**What you have to do**
Print the complete set of entries exactly.
......
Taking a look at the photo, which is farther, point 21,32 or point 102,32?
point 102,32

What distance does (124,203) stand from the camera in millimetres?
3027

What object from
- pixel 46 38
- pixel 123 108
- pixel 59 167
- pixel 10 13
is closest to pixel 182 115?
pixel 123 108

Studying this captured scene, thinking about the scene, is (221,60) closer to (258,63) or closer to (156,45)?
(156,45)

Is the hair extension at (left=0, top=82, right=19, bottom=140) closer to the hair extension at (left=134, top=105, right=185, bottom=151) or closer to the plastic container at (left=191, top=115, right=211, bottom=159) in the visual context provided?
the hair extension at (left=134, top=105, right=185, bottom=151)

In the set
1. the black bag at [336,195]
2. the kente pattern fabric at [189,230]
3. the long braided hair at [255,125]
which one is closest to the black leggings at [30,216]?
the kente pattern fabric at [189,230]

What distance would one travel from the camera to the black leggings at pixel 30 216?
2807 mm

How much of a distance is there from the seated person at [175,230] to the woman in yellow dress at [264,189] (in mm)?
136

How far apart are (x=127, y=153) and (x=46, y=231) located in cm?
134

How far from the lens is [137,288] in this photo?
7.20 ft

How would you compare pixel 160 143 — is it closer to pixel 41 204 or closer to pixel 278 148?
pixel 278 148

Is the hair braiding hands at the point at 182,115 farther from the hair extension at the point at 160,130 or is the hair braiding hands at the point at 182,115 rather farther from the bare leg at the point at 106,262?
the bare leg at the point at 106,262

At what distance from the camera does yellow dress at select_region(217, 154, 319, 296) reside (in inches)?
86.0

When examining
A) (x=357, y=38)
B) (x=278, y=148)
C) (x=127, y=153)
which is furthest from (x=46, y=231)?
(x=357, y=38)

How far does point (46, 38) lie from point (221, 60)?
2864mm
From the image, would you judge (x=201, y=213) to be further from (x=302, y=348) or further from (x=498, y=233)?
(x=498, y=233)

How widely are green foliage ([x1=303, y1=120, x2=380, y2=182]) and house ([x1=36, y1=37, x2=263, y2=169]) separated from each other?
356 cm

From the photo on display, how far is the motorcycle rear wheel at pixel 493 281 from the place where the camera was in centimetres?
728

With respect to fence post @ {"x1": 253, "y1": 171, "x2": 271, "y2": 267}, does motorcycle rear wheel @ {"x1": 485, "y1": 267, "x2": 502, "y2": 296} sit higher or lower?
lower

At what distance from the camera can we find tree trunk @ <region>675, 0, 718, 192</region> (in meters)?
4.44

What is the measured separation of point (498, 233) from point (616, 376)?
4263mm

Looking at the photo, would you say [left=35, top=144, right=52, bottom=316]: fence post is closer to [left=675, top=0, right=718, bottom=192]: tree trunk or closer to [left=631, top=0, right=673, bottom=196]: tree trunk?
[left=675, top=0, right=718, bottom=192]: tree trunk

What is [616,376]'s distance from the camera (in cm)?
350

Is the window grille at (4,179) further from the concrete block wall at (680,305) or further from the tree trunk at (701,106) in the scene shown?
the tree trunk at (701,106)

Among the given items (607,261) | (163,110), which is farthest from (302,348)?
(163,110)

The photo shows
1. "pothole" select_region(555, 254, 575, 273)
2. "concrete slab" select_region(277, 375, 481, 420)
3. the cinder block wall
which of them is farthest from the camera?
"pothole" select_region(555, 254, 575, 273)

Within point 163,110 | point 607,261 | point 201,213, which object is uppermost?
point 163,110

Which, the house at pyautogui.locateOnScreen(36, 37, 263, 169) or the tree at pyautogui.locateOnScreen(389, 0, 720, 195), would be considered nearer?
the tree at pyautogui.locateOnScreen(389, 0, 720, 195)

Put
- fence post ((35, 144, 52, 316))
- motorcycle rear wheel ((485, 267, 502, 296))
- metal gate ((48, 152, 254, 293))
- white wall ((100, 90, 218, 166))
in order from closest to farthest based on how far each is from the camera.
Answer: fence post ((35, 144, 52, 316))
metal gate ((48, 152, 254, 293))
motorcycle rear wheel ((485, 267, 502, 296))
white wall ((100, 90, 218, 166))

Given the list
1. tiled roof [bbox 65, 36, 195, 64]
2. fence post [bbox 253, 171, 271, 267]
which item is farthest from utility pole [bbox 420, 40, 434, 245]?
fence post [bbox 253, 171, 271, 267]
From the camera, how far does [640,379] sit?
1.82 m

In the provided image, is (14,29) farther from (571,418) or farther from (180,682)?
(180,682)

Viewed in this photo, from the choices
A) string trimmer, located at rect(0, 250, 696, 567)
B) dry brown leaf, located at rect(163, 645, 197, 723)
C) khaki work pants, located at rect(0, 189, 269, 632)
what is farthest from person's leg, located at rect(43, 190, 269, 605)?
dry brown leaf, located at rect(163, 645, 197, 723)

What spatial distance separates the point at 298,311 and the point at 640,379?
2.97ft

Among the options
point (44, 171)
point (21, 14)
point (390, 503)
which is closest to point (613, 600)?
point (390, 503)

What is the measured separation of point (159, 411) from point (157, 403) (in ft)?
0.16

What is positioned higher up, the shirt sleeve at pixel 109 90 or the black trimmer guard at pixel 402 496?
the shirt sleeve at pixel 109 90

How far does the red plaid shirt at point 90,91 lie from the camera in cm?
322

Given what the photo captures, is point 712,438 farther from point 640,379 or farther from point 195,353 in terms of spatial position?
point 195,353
......
**Answer below**
Taking a look at the photo, which is farther, point 21,32 or point 102,32?
point 102,32

What distance does (124,203) stand from the camera in millimetres?
3027

What object from
- pixel 46 38
- pixel 123 108
- pixel 59 167
- pixel 10 13
is closest to pixel 182 115?
pixel 123 108

Studying this captured scene, thinking about the scene, is (221,60) closer to (258,63) or closer to (156,45)?
(156,45)

Is the hair extension at (left=0, top=82, right=19, bottom=140) closer to the hair extension at (left=134, top=105, right=185, bottom=151) or closer to the plastic container at (left=191, top=115, right=211, bottom=159) in the visual context provided?
the hair extension at (left=134, top=105, right=185, bottom=151)

In the set
1. the black bag at [336,195]
2. the kente pattern fabric at [189,230]
3. the long braided hair at [255,125]
which one is closest to the black leggings at [30,216]?
the kente pattern fabric at [189,230]

What distance would one travel from the camera to the black leggings at pixel 30 216?
2807 mm

How much of a distance is there from the seated person at [175,230] to the woman in yellow dress at [264,189] (in mm)?
136

How far apart are (x=127, y=153) and (x=46, y=231) located in cm?
134

How far from the lens is [137,288] in this photo?
7.20 ft

How would you compare pixel 160 143 — is it closer to pixel 41 204 or closer to pixel 278 148?
pixel 278 148

Is the hair braiding hands at the point at 182,115 farther from the hair extension at the point at 160,130 or is the hair braiding hands at the point at 182,115 rather farther from the bare leg at the point at 106,262?
the bare leg at the point at 106,262

At what distance from the camera does yellow dress at select_region(217, 154, 319, 296) reside (in inches)?
86.0

When examining
A) (x=357, y=38)
B) (x=278, y=148)
C) (x=127, y=153)
which is furthest from (x=46, y=231)?
(x=357, y=38)

How far does point (46, 38) lie from point (221, 60)?
2864mm
From the image, would you judge (x=201, y=213) to be further from (x=302, y=348) or further from (x=498, y=233)?
(x=498, y=233)

How widely are green foliage ([x1=303, y1=120, x2=380, y2=182]) and house ([x1=36, y1=37, x2=263, y2=169]) separated from each other?
356 cm

From the photo on display, how far is the motorcycle rear wheel at pixel 493 281 from the place where the camera was in centimetres?
728

With respect to fence post @ {"x1": 253, "y1": 171, "x2": 271, "y2": 267}, does motorcycle rear wheel @ {"x1": 485, "y1": 267, "x2": 502, "y2": 296} sit higher or lower?
lower

At what distance from the camera can we find tree trunk @ <region>675, 0, 718, 192</region> (in meters)?
4.44

What is the measured separation of point (498, 233) from point (616, 376)?
4263mm

Looking at the photo, would you say [left=35, top=144, right=52, bottom=316]: fence post is closer to [left=675, top=0, right=718, bottom=192]: tree trunk or closer to [left=631, top=0, right=673, bottom=196]: tree trunk?
[left=675, top=0, right=718, bottom=192]: tree trunk

What is [616,376]'s distance from the camera (in cm)?
350

Is the window grille at (4,179) further from the concrete block wall at (680,305) or further from the tree trunk at (701,106) in the scene shown?
the tree trunk at (701,106)

Among the given items (607,261) | (163,110), which is farthest from (302,348)?
(163,110)

The photo shows
1. "pothole" select_region(555, 254, 575, 273)
2. "concrete slab" select_region(277, 375, 481, 420)
3. the cinder block wall
which of them is farthest from the camera?
"pothole" select_region(555, 254, 575, 273)

Within point 163,110 | point 607,261 | point 201,213, which object is uppermost?
point 163,110

Which, the house at pyautogui.locateOnScreen(36, 37, 263, 169) or the tree at pyautogui.locateOnScreen(389, 0, 720, 195), would be considered nearer?
the tree at pyautogui.locateOnScreen(389, 0, 720, 195)

Put
- fence post ((35, 144, 52, 316))
- motorcycle rear wheel ((485, 267, 502, 296))
- metal gate ((48, 152, 254, 293))
- white wall ((100, 90, 218, 166))
in order from closest to farthest based on how far each is from the camera.
Answer: fence post ((35, 144, 52, 316))
metal gate ((48, 152, 254, 293))
motorcycle rear wheel ((485, 267, 502, 296))
white wall ((100, 90, 218, 166))

Given the list
1. tiled roof [bbox 65, 36, 195, 64]
2. fence post [bbox 253, 171, 271, 267]
which item is farthest from utility pole [bbox 420, 40, 434, 245]?
fence post [bbox 253, 171, 271, 267]
From the camera, how far does [640,379] sit?
1.82 m

In the provided image, is (14,29) farther from (571,418) or farther from (180,682)?
(180,682)

Viewed in this photo, from the choices
A) string trimmer, located at rect(0, 250, 696, 567)
B) dry brown leaf, located at rect(163, 645, 197, 723)
C) khaki work pants, located at rect(0, 189, 269, 632)
what is farthest from person's leg, located at rect(43, 190, 269, 605)?
dry brown leaf, located at rect(163, 645, 197, 723)

What spatial distance separates the point at 298,311 and the point at 640,379?
2.97ft

Among the options
point (44, 171)
point (21, 14)
point (390, 503)
which is closest to point (613, 600)?
point (390, 503)

What is the measured separation of point (159, 411) from point (157, 403) (in ft)?
0.16

What is positioned higher up, the shirt sleeve at pixel 109 90 or the black trimmer guard at pixel 402 496?
the shirt sleeve at pixel 109 90

How far does the red plaid shirt at point 90,91 lie from the camera in cm?
322

Given what the photo captures, is point 712,438 farther from point 640,379 or farther from point 195,353 in terms of spatial position?
point 195,353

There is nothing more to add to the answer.